------ EXCERPTED PASSAGE ------

With stainless steel rods and fittings, which do not rust, and cedar beams, which do not decay, the bridges will need no paint or chemical preservatives and should last for decades with little maintenance.
The Challenge
Our challenge is to design the bridges for this trail individually, taking into account for each of them the length of its span and the places above it where the rock is sufficiently solid to support the steel anchor plates. All the bridge sites have been surveyed to provide us with this information. As part of our design work, we need to determine the shapes that the rods will take in each situation, and the forces that they must transmit. This will enable us to specify the required lengths and diameters of the rods.
Construction Details
We have given considerable thought to how the bridges will be put together. Figure 1.4 shows details of the major features. The rods are connected to the rock walls of the canyon with stainless steel anchor plates. Each anchor plate is secured with stainless steel bolts that are inserted into holes drilled in the rock and embedded there with grout, a fine-grained, high-strength mixture of sand, portland cement, and chemical admixtures that increase its strength and limit its shrinkage. The grout is poured into the holes in the form of a paste that hardens to unite the bolts securely with the rock. The rods, anchor plate assemblies, and other metallic components are all custom-fabricated for each bridge. We will determine the diameters of the rods in accordance with the amount of force each must carry when the bridge is fully loaded.

------ SUPPLIED INFORMATION ------

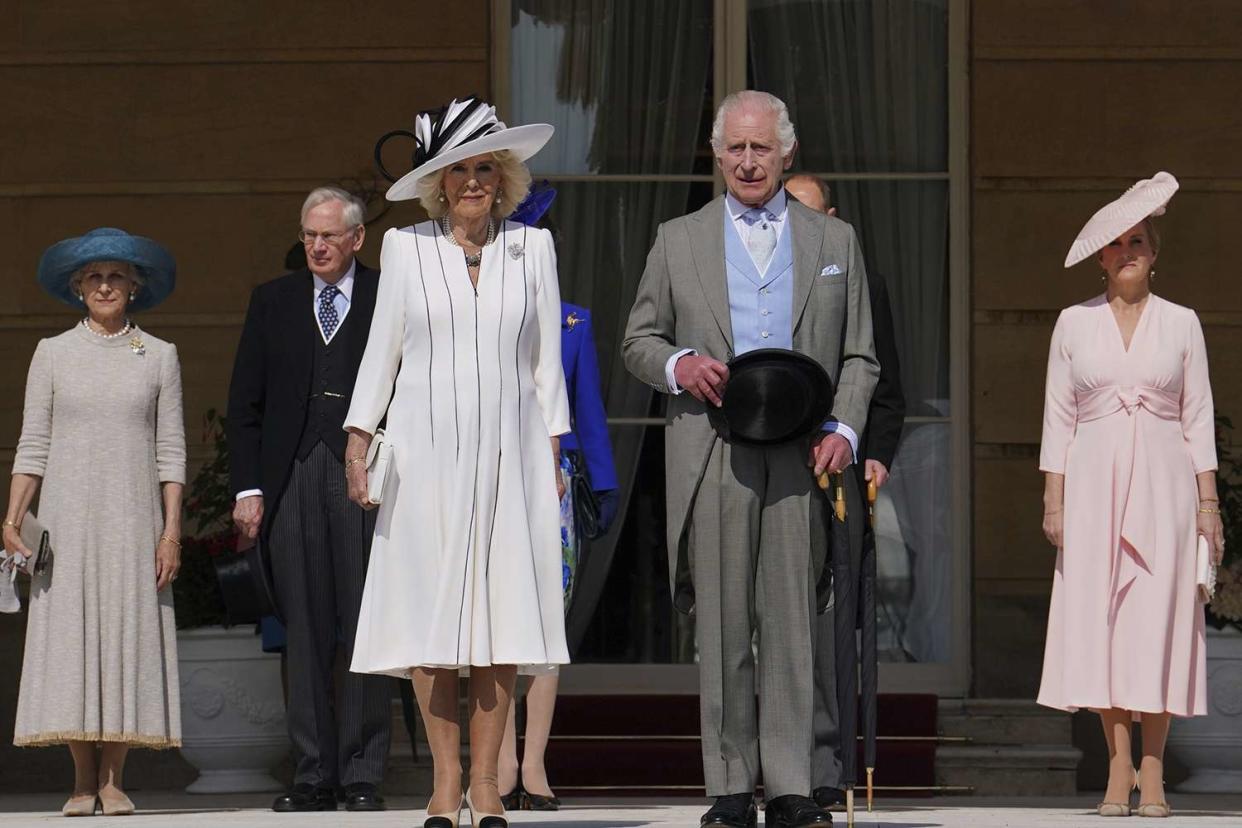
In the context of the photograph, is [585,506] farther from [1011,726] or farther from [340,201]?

------

PROBLEMS AND TASKS:
1 - Answer these from the bridge passage, please:
(a) What keeps the bridges from needing paint or chemical preservatives?
(b) What two things must each bridge design take into account?
(c) What is grout made of?
2 - List every bridge component that the bridge passage says is made of stainless steel.

ANSWERS TO THE TASKS:
1 -
(a) Their stainless steel rods and fittings do not rust, and their cedar beams do not decay.
(b) The length of its span and the places above it where the rock is solid enough to support the steel anchor plates.
(c) A fine-grained, high-strength mixture of sand, portland cement, and chemical admixtures that increase its strength and limit its shrinkage.

2 - Rods, fittings, anchor plates, bolts